I’m guessing there are other churches out there besides Lutherans who “do” Holy Week like this, but I’m not sure.  This year we didn’t go to an Ash Wednesday service.  We never went to a Lenten Wednesday worship.  Palm Sunday was nice, but then we were in Tennessee with family the rest of the week.  We skipped Maundy Thursday altogether because we didn’t have a Lutheran church to attend and didn’t want to complicate matters of different teachings on communion.  Plus it’s a little tough to explain going to multiple church services when my inlaws don’t go to church other than maybe Christmas and Easter.  But we did venture into the Catholic church on Good Friday, and went with my inlaws to the Methodist church on Easter.

I’m not knocking my Christian brothers and sisters in other denominations, believe me.  And the Friday service was especially interesting.  But somehow both seemed to lack the panache that I’ve grown accustomed to in my Lutheran experiences.  And I’m not talking about traditional versus contemporary, I’ve seen both done and done well, incorporated into the whole of Holy Week.  The Catholic service had some elements that were unfamiliar to me but would probably be very familiar to life-long Catholics, including venerating the cross.  It was a bilingual service too, done half in Spanish and half in English.  I found that to be particularly fascinating.  And I actually enjoyed the “worship calisthenics” of standing and kneeling repeatedly during the prayers.  Not sure what that was for, but it added an emphasis that I liked.  But I missed the growing darkness, whispering the Lord’s Prayer, and leaving in silence.

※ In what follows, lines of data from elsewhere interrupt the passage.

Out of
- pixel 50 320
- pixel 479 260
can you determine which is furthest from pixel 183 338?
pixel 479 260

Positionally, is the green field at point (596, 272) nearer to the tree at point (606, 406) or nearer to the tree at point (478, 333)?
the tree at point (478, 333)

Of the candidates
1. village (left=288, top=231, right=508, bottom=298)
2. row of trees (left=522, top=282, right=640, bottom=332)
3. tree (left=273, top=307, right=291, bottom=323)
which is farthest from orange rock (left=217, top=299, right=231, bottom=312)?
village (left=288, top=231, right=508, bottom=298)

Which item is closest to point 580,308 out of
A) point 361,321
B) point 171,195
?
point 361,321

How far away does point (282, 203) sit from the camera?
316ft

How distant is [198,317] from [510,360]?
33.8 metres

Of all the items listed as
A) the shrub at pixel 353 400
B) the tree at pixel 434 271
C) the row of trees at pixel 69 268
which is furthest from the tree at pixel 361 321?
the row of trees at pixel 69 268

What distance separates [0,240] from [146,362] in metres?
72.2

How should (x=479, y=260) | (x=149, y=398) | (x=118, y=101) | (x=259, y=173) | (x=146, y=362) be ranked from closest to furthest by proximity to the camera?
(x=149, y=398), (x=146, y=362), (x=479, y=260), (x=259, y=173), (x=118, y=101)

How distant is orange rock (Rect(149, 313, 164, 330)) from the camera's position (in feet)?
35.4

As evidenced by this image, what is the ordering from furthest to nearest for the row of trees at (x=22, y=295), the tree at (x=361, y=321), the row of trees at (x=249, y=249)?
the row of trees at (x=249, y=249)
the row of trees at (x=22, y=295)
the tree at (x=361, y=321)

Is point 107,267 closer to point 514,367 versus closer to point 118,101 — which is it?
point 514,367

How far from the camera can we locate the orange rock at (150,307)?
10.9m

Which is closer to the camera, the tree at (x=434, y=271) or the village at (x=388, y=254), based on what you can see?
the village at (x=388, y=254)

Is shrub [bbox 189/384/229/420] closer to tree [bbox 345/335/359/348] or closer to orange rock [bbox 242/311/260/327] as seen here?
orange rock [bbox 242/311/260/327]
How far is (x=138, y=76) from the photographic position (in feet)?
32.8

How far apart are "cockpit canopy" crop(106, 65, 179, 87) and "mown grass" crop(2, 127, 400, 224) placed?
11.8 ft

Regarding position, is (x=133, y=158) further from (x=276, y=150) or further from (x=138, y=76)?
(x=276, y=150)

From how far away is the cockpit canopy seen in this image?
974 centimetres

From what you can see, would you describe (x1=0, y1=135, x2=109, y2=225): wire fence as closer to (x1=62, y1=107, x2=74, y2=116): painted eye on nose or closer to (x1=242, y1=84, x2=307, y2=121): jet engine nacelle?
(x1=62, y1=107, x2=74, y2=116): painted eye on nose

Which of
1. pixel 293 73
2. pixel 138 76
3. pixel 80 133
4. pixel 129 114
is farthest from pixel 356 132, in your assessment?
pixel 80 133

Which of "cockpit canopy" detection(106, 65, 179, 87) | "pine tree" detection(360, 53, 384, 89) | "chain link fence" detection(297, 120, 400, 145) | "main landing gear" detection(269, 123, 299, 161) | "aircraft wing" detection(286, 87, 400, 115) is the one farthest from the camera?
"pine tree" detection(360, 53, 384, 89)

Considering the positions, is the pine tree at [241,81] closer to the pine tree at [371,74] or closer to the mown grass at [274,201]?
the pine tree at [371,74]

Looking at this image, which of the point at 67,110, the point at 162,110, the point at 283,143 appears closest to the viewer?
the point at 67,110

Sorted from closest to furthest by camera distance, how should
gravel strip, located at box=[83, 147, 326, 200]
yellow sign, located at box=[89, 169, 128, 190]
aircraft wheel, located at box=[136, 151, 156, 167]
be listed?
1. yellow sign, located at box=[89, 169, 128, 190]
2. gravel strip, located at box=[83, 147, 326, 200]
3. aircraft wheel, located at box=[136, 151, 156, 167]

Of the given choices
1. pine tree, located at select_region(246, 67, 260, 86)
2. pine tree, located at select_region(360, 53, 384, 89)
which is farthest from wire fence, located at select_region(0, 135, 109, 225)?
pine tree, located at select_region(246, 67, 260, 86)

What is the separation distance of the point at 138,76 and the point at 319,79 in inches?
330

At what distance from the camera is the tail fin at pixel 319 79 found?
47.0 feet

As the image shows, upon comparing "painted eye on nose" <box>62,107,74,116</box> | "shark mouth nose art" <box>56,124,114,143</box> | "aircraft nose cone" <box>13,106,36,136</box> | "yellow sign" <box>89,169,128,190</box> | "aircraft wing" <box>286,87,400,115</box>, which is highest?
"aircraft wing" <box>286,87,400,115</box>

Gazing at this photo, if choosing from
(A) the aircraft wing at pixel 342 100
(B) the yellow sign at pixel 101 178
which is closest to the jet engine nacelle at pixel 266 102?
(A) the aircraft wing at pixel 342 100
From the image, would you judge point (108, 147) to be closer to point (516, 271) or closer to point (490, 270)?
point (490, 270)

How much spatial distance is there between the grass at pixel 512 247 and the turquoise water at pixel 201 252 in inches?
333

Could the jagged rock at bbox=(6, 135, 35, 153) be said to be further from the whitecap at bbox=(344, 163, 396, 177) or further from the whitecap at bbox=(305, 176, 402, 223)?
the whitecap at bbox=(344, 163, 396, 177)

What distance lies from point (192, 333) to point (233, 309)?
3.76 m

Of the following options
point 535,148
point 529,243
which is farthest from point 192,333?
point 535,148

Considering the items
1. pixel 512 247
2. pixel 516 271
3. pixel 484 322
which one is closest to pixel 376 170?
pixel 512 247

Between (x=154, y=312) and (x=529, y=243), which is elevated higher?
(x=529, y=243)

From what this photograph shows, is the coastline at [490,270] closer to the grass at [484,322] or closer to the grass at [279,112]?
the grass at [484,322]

Easter was a letdown for me, too.  Although folks were dressed up more than I imagine they do for typical Sundays, and there was a row of Easter lilies across the front, very little of the service felt like an Easter service.  It seemed more like any other Sunday, with the exception of an interesting element of decorating the cross with flowers towards the end of the service (Travis and I simultaneously thought this would be a great thing to incorporate into an Easter vigil).  But no “Christ is risen, He is risen indeed, alleluia!” responses.  Few hymns.  No communion (not that we would have gone, but seriously!  No communion?).   I just kept thinking that I was thrilled to be heading back into a Lutheran church family (Easter was the day Travis accepted his new call).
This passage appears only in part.